Understanding surface reactions of biomass-derived oxygenates on metal oxides is important for designing catalysts for valorization of biomass. This work elucidated the effect of different pretreatments on molybdenum trioxide (MoO3) to understand how surface reactivity is controlled by the surface oxidation state. The catalyst was pretreated in oxidative, inert, and reducing environments. The inert and reducing pretreatments created oxygen vacancies on the catalyst surface that acted as active sites for the adsorption of oxygenated molecules, with the reducing pretreatment yielding a higher density of these active sites.
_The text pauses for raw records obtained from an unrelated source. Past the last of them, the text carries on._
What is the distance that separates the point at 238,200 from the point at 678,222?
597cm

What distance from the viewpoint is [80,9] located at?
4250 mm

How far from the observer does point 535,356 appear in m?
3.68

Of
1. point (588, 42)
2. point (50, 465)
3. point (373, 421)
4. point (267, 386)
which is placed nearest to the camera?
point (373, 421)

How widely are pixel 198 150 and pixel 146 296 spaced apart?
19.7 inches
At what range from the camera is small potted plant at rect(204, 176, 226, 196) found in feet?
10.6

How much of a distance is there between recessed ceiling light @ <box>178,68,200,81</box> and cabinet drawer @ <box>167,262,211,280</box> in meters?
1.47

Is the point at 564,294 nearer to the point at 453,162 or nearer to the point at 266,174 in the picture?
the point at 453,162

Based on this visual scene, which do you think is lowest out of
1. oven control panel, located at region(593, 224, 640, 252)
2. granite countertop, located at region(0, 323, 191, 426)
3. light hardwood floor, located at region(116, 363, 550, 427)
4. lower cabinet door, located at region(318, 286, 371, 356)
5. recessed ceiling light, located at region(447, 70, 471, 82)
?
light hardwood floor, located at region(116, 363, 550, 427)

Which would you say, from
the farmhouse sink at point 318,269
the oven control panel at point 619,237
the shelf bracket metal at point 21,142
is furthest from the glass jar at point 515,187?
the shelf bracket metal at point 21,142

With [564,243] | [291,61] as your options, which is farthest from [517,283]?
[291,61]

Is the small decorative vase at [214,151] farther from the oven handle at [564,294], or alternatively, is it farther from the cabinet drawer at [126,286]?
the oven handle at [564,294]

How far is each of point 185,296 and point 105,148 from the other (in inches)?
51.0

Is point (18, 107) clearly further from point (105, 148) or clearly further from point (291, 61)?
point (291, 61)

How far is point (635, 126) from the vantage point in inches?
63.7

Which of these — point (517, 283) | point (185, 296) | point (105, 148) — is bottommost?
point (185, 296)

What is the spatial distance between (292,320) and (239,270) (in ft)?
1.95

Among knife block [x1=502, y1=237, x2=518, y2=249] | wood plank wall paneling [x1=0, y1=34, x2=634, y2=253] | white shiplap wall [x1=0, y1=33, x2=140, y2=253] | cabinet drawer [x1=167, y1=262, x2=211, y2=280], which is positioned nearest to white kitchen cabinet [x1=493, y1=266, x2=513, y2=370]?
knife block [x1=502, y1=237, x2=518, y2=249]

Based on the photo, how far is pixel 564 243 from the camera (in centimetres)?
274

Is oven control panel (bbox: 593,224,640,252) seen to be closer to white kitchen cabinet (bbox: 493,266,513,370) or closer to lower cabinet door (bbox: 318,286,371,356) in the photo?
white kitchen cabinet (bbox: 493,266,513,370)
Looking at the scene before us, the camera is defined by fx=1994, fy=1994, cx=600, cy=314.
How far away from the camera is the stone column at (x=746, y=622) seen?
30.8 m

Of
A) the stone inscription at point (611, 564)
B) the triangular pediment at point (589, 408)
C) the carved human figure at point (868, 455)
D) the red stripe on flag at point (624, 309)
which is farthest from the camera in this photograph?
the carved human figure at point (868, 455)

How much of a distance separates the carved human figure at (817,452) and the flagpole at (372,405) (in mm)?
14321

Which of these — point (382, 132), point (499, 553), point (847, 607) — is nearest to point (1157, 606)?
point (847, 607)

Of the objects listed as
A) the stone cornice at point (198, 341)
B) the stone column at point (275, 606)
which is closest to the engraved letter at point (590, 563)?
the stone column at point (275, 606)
Exposing the catalyst to an alcoholic solvent such as methanol also led to a partial reduction similar to the inert pretreatment. After pretreatment, the catalyst was exposed to ethanol, acetaldehyde, and crotonaldehyde with subsequent characterization by diffuse reflectance infrared spectroscopy (DRIFTS), temperature-programmed desorption (TPD), X-ray absorption near edge spectroscopy (XANES), and X-ray photoelectron spectroscopy (XPS). Density functional theory (DFT) was also used to determine adsorption configurations and energies of ethanol, acetaldehyde, and crotonaldehyde. Reduced surfaces were shown to have a stronger affinity for carbonyls, leading to a higher activity for the aldol condensation of acetaldehyde and ethanol to C4 molecules. Catalysts pretreated in an oxidative environment were completely inactive toward chemisorption and reaction of acetaldehyde.